Line 184 -200 Given the observed correlation coefficients are broadly comparable with other studies, and only two of the self-report measures achieved ‘high’ ratings suggest toning down and clarifying (by stating which items rather than the overall instrument) has what may be considered acceptable concurrent validity.

on reading the abstract it is unclear why values are reported as ranges, please clarify what the ranges refer to (eg on multiple days?)

authors note that activpal assessed any breaks, whereas self-report may have assessed longer breaks in sitting. Did the authors consider using a minimum duration criteria for a break and how this influenced observations?

Also note in limitations that only the correlation between the measures was examined and not agreement.

should abstract specify the details (name , school or non school day) of the self-reprot instrument

intro L57-59. Note that this is changing with studies such as UK Biobank, NHANES and other large studies.

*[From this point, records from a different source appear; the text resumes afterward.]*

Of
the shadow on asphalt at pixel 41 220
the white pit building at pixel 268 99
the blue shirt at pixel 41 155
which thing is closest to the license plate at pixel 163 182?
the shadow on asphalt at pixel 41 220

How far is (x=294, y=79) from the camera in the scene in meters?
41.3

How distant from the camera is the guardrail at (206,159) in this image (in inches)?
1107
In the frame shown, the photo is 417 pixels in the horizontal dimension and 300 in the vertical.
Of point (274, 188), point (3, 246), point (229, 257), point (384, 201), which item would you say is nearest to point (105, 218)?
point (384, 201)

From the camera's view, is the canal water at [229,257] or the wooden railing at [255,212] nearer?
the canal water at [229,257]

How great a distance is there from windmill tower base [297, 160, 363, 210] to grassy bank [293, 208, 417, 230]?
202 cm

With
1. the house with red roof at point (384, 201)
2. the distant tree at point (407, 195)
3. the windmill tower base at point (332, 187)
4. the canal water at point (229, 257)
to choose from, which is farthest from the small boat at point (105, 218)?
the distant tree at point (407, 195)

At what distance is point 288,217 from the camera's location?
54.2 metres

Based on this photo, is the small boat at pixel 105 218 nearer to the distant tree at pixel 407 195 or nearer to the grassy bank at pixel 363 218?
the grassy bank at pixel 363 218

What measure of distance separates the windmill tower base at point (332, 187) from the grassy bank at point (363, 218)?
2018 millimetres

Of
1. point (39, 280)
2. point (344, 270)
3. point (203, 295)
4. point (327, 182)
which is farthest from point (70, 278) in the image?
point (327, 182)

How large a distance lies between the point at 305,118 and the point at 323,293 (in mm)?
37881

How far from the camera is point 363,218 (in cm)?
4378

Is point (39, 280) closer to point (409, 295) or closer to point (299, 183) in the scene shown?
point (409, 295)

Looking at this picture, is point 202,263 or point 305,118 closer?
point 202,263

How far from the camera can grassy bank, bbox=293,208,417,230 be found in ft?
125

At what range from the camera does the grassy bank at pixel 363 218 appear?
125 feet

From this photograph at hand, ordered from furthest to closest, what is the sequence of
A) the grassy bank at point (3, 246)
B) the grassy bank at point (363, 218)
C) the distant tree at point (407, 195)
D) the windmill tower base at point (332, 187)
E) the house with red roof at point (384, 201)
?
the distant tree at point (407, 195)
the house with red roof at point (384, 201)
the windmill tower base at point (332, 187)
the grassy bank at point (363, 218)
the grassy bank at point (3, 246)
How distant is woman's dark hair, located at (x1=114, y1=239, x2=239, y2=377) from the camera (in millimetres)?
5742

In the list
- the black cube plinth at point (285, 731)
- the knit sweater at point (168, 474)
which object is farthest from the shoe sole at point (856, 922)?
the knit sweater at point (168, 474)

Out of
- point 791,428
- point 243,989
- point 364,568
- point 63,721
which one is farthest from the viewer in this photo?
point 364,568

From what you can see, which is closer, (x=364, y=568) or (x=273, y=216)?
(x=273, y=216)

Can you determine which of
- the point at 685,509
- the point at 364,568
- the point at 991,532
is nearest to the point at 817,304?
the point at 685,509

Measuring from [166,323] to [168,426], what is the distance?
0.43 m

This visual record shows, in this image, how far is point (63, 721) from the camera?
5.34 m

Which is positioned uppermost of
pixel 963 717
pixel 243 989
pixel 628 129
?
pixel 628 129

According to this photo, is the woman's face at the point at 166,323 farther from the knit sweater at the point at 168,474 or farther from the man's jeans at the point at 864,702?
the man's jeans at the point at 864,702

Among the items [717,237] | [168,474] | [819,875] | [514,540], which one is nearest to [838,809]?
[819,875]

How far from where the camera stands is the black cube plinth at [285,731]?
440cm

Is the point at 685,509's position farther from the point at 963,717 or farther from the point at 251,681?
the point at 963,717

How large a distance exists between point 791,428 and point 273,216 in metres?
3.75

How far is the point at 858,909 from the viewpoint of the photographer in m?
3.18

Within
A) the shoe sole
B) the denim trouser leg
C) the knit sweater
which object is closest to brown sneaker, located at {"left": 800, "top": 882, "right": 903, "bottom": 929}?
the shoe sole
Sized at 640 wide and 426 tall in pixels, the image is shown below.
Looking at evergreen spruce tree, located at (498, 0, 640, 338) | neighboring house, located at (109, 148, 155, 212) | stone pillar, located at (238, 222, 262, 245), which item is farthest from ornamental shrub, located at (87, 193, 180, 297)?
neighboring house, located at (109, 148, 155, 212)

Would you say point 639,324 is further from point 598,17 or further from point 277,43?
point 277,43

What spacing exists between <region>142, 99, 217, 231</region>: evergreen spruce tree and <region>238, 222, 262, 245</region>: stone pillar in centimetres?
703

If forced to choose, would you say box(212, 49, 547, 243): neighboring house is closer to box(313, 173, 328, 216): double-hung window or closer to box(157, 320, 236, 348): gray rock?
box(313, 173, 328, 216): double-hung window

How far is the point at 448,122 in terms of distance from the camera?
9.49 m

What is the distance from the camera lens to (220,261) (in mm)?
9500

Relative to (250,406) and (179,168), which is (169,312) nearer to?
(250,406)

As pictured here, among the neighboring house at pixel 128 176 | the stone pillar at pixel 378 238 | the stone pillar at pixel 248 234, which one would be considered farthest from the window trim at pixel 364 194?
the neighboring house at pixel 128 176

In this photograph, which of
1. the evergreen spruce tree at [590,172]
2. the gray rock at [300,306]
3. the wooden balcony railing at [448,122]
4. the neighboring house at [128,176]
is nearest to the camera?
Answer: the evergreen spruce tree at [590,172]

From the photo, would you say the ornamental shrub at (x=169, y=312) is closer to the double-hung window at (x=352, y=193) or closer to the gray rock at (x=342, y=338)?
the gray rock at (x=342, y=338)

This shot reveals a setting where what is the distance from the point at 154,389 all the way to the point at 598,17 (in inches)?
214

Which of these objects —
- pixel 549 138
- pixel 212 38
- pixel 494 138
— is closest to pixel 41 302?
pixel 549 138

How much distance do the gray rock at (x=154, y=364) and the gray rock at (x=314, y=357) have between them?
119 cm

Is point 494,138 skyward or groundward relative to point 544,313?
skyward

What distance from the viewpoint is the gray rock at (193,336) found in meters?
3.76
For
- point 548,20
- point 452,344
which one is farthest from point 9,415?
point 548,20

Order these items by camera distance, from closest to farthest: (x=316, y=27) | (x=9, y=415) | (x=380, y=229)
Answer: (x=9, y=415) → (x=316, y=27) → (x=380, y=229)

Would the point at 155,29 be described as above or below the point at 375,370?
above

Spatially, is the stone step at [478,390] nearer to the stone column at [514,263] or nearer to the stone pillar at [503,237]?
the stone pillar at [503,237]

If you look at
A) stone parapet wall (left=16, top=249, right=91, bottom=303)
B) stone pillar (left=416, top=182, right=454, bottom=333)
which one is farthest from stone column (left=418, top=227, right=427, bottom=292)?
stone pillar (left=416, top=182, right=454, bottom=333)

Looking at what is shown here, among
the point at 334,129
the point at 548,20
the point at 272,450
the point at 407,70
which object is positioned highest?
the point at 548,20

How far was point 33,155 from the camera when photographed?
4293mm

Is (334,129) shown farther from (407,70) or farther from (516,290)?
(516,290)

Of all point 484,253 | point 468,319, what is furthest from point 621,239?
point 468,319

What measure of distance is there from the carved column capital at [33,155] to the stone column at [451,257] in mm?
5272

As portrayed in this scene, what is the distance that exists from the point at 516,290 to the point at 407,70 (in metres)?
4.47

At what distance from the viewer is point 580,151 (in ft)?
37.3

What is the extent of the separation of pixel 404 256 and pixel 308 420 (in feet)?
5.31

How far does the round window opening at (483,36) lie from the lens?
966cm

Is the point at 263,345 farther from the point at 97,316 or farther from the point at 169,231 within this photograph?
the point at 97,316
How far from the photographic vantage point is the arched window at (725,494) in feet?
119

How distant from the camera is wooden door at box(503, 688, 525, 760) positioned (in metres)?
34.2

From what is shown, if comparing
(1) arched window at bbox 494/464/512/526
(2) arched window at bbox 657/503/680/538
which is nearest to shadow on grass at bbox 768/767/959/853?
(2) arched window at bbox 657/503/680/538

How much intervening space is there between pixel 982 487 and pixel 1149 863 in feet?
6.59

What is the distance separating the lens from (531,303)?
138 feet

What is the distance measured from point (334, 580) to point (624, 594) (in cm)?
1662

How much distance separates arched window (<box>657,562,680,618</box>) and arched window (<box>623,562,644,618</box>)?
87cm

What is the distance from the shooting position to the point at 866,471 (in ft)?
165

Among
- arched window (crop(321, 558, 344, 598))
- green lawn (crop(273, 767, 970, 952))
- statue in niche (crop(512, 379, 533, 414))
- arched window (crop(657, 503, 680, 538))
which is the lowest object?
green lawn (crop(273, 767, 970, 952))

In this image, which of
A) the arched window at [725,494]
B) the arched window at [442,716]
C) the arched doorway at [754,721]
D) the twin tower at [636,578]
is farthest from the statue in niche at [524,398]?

L73. Detail the test retest coefficients here to provide context as to what is good

L166. Break up sitting less frequently?

L188. Clarify this statement do you mean short period in terms of break per hour, or as item 1 uses the normal school day do you mean in the last week/ day.

Post hoc power calculations aren’t that useful and the statement about this in the limitations isn’t clear, including the basis of calculation. Suggest omitting, and state that a priori power was not determined and that study is limited by small sample.

Author Response

Please see the attachment. 

Author Response File: Author Response.pdf

Reviewer 3 Report

Good job, but the results should improve (years without decimals, sex in frequency and not%, ...)

Author Response

Please see the attachment. 

Author Response File: Author Response.pdf

Round 2

Reviewer 2 Report

The authors have addressed the comments adequately , no further comments.